As currently proposed, the funds would be required to indicate a short-hand asset allocation as of the target year. BlackRock believes many investors will mistake this for current allocations or will simply not understand the short-hand. In addition, Castille said this short-hand is not sufficient to describe the risks of various asset classes or sub-asset classes. For example, an actively managed international small cap fund would be considered an "equity" fund as would a U.S. large cap index fund, yet these two funds would have very different risk profiles.
Goebel noted that for marketing materials describing a number of funds in a given complex's target date lineup, target-date asset allocation disclosure will be the same for each fund that has the same glide path, and would not assist investors in determining which fund is an appropriate investment. He said Fidelity also believes the disclosure would be of limited use to investors comparing target-date funds offered by multiple providers.
Pavlenko Lutton, said Morningstar is also concerned that the proposed naming change may place too much emphasis on one moment and give the mistaken impression to investors that a target-date fund’s asset allocation won’t shift after the retirement date. Morningstar suggests that the Commission strike this proposed requirement.

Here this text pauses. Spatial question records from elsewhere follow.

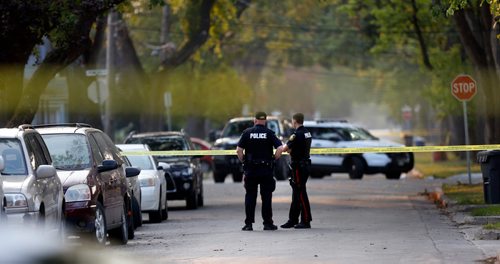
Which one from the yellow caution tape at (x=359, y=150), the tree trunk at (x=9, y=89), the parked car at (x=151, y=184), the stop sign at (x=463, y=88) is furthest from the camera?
the stop sign at (x=463, y=88)

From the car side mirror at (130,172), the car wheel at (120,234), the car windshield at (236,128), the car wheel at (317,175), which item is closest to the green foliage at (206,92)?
the car wheel at (317,175)

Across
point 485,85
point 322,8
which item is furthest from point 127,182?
point 322,8

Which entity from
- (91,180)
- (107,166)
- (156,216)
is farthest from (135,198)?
(91,180)

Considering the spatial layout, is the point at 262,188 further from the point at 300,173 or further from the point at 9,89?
the point at 9,89

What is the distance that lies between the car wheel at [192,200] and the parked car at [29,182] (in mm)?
11780

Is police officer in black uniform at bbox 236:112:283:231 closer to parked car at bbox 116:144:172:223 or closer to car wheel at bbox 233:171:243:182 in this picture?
parked car at bbox 116:144:172:223

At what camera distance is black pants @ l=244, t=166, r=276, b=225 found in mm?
21375

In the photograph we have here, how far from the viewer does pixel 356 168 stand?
42.4 meters

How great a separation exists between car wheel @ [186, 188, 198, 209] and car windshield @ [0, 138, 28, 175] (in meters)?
12.6

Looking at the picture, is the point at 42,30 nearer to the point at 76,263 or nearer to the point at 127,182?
the point at 127,182

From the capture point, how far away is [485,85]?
36906 millimetres

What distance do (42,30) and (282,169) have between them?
17080 millimetres

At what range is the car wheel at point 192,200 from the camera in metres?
29.0

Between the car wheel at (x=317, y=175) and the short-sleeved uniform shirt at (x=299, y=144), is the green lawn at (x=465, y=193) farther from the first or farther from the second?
the car wheel at (x=317, y=175)
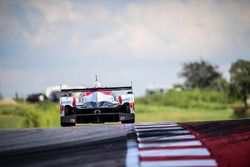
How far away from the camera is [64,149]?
10039 mm

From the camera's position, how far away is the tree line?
1137 inches

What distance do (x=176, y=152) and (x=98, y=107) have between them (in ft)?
23.4

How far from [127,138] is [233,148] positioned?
2.77 meters

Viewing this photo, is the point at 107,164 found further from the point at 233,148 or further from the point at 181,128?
the point at 181,128

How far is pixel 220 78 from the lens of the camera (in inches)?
1351

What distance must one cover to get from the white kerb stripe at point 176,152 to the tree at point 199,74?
25.9m

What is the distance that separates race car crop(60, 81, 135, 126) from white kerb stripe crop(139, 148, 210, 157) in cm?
678

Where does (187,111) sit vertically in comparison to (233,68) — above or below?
below

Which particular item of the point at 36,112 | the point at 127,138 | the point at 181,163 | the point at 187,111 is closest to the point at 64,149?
the point at 127,138

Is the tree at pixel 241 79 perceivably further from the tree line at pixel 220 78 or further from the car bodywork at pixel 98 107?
the car bodywork at pixel 98 107

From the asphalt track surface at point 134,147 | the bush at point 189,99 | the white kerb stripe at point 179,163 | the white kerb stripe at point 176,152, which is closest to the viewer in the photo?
the white kerb stripe at point 179,163

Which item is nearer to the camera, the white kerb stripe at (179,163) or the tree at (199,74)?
the white kerb stripe at (179,163)

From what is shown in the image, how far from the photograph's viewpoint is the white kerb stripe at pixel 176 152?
29.8 ft

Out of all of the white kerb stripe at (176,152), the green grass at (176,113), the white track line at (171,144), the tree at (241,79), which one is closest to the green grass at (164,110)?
the green grass at (176,113)
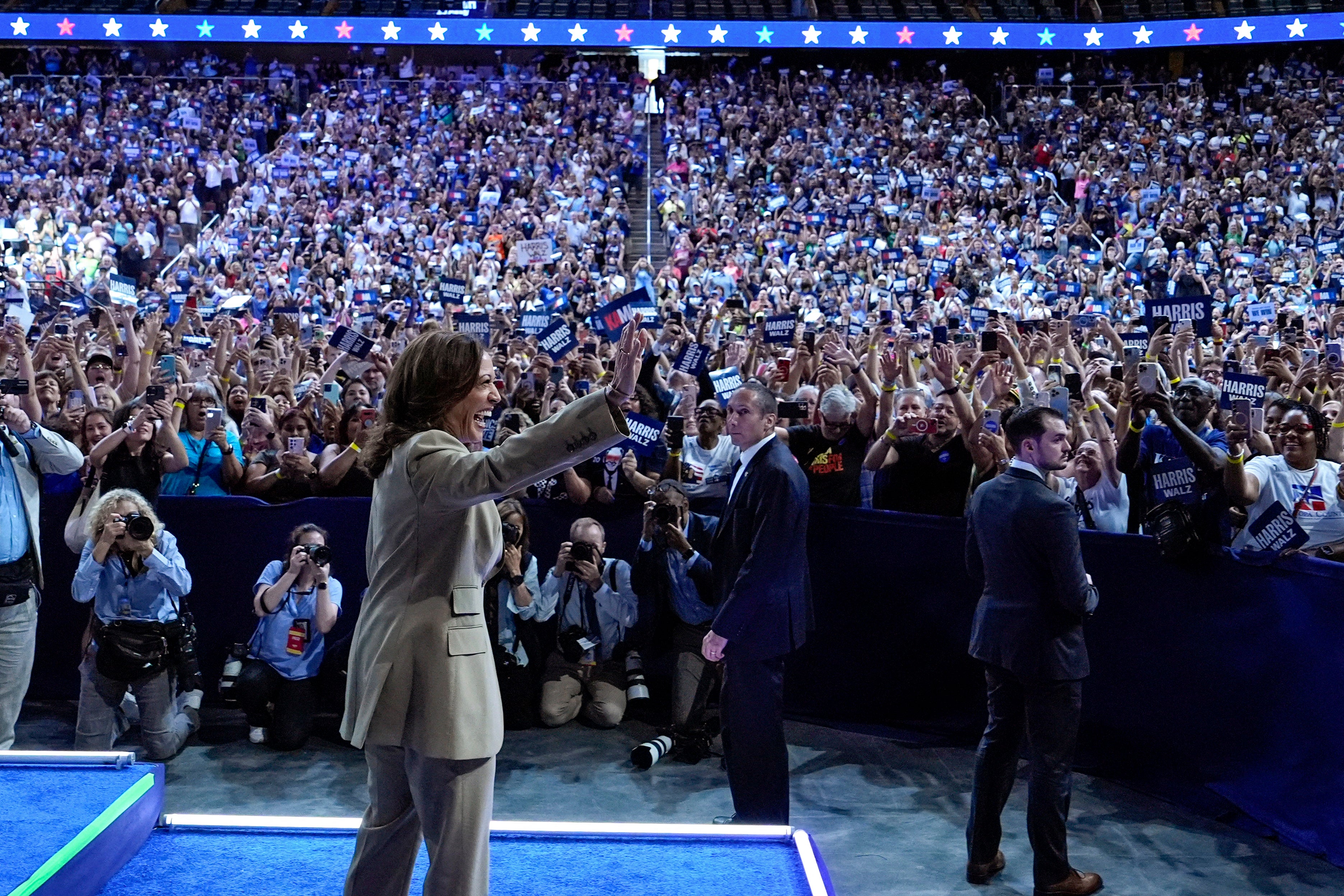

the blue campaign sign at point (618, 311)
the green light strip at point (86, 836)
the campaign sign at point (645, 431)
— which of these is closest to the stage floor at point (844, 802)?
the green light strip at point (86, 836)

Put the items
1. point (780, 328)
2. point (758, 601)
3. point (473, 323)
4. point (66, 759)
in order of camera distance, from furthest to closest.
Result: point (780, 328)
point (473, 323)
point (758, 601)
point (66, 759)

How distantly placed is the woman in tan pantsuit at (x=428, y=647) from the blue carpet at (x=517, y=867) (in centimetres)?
98

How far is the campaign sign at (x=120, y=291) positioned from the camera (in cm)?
872

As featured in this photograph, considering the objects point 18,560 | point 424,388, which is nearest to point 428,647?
point 424,388

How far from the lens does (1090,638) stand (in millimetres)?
5590

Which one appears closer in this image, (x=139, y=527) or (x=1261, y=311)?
(x=139, y=527)

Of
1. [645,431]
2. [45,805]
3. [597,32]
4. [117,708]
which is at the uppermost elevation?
[597,32]

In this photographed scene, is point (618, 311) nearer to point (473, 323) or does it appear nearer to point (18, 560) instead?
point (473, 323)

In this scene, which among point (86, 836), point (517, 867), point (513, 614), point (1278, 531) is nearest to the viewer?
point (86, 836)

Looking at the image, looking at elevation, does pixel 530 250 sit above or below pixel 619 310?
above

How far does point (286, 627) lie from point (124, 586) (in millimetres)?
762

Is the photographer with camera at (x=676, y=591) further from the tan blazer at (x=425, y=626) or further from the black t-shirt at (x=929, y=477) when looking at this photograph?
the tan blazer at (x=425, y=626)

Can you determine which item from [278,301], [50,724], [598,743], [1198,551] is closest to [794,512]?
[1198,551]

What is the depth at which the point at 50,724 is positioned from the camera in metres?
6.28
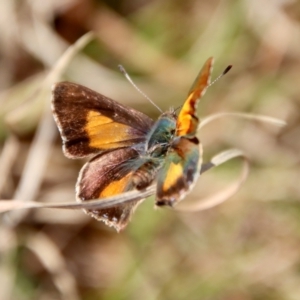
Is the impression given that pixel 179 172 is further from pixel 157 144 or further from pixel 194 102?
pixel 157 144

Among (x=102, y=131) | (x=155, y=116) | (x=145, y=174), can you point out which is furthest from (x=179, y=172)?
(x=155, y=116)

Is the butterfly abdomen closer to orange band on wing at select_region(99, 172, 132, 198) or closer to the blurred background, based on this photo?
orange band on wing at select_region(99, 172, 132, 198)

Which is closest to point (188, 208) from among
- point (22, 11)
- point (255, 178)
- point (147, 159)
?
point (147, 159)

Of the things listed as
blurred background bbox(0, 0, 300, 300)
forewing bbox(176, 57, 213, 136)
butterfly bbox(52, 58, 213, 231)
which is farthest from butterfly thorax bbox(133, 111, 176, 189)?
blurred background bbox(0, 0, 300, 300)

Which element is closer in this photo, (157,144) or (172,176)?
(172,176)

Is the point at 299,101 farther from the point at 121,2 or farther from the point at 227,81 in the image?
the point at 121,2

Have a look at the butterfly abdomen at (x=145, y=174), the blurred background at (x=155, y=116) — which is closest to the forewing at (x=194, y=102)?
the butterfly abdomen at (x=145, y=174)

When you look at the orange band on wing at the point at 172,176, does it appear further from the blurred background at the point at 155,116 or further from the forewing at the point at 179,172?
the blurred background at the point at 155,116
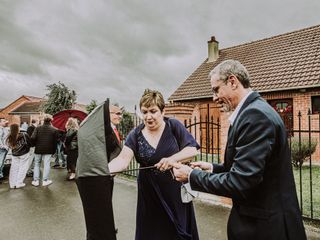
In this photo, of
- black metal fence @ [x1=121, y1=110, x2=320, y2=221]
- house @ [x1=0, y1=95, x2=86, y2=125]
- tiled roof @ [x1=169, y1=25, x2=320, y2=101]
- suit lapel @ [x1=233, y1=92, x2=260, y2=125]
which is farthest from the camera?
house @ [x1=0, y1=95, x2=86, y2=125]

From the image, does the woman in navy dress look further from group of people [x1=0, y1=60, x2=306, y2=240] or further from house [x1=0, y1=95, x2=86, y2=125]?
house [x1=0, y1=95, x2=86, y2=125]

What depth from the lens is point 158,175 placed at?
8.81 ft

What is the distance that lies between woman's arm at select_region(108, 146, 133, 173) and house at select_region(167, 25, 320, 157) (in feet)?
19.2

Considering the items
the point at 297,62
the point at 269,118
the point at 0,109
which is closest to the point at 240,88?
the point at 269,118

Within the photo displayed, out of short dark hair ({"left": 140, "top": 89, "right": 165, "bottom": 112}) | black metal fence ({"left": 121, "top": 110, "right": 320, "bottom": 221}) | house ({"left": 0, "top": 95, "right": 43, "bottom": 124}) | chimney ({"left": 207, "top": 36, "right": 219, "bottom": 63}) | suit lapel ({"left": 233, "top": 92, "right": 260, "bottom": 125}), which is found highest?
chimney ({"left": 207, "top": 36, "right": 219, "bottom": 63})

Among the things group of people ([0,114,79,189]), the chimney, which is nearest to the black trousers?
group of people ([0,114,79,189])

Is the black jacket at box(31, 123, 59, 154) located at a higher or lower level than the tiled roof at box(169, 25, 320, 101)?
lower

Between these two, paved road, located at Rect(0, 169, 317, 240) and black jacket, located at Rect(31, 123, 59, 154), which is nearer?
paved road, located at Rect(0, 169, 317, 240)

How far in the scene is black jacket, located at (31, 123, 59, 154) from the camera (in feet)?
25.5

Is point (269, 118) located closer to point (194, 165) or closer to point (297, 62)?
point (194, 165)

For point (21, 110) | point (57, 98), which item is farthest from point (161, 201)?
point (21, 110)

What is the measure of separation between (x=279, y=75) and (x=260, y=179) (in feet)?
45.3

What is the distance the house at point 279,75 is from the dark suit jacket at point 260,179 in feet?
22.9

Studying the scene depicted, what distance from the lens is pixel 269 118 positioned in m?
1.52
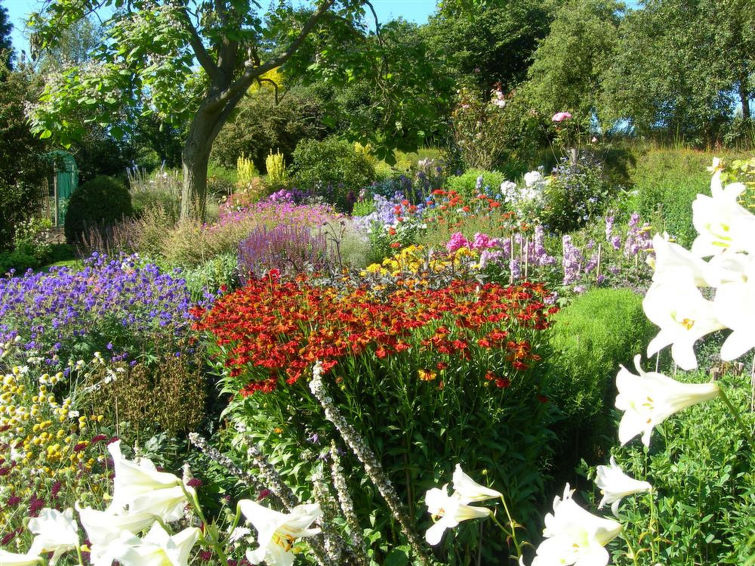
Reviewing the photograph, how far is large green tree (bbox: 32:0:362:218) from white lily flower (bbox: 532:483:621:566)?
8596 mm

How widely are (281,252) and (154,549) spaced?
6.18 m

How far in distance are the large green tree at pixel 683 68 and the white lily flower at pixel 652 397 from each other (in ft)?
67.7

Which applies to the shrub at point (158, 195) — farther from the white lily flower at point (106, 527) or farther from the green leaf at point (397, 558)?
the white lily flower at point (106, 527)

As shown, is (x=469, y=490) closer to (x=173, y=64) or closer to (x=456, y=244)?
(x=456, y=244)

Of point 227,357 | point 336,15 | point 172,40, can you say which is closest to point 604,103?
point 336,15

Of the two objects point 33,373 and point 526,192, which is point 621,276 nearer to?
point 526,192

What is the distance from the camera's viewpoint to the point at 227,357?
353 centimetres

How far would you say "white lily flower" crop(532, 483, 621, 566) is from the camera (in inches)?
38.3

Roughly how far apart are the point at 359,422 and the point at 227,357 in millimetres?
1078

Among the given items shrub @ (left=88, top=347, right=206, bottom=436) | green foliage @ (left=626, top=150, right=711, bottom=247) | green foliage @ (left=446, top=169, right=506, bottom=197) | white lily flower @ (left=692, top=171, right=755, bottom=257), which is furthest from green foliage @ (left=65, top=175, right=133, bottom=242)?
white lily flower @ (left=692, top=171, right=755, bottom=257)

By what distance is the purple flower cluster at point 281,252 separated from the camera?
646cm

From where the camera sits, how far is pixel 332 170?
48.1 ft

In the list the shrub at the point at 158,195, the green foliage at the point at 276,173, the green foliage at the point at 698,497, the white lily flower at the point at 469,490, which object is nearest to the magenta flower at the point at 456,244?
the green foliage at the point at 698,497

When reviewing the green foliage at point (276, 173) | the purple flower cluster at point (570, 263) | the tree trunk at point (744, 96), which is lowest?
the purple flower cluster at point (570, 263)
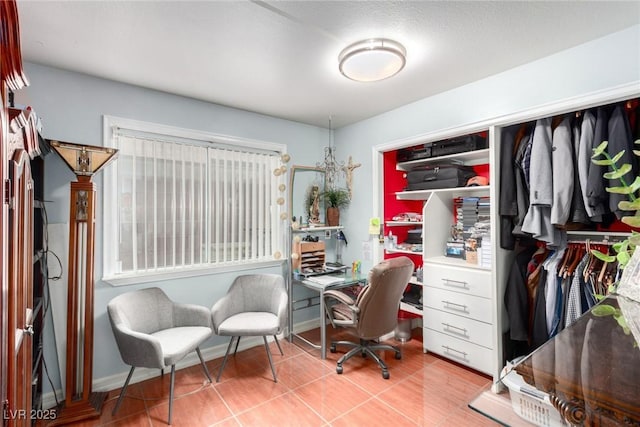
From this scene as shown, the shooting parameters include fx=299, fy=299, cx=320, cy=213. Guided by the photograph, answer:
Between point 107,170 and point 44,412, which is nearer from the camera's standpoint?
point 44,412

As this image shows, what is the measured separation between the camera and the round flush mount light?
1.81 metres

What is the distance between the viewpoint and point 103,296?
92.1 inches

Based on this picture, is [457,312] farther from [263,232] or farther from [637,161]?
[263,232]

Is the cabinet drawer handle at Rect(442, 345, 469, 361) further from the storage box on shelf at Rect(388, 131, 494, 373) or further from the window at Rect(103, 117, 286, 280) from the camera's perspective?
the window at Rect(103, 117, 286, 280)

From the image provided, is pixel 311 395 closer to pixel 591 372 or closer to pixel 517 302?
pixel 517 302

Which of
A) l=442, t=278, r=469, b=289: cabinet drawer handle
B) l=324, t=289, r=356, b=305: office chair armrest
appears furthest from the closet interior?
l=324, t=289, r=356, b=305: office chair armrest

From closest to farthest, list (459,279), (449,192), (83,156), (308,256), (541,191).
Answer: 1. (83,156)
2. (541,191)
3. (459,279)
4. (449,192)
5. (308,256)

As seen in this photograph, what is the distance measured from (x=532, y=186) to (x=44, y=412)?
12.0 ft

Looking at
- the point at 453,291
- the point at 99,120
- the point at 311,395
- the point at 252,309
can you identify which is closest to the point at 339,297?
the point at 311,395

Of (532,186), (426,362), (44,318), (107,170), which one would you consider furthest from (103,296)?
(532,186)

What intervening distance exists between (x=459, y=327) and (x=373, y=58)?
7.32 ft

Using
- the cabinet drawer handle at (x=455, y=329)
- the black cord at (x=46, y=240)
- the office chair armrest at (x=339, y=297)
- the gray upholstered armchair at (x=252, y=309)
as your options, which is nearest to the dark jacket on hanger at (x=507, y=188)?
the cabinet drawer handle at (x=455, y=329)

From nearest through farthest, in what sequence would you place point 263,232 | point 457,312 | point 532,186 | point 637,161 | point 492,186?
point 637,161
point 532,186
point 492,186
point 457,312
point 263,232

Some commenters also expressed concern that proposed rule 156 would provide that a statement that an investment in a fund is appropriate could be misleading if it places emphasis on a single factor (such as age) or because of representations that the fund is a simple investment plan or requires little or no monitoring. Goebel noted that target-date funds typically are designed as single fund retirement solutions, and the most important single selection criteria for most investors is the investor's intended retirement date. He requested that the SEC consider revising the proposed amendments to provide that such statements may be misleading only if they do not include additional risk disclosure.
Edward Ferrigno Vice President, Washington Affairs, Profit Sharing/401(k) Council of America, agreed with concerns about Rule 156 changes, as did McMillan of the ICI.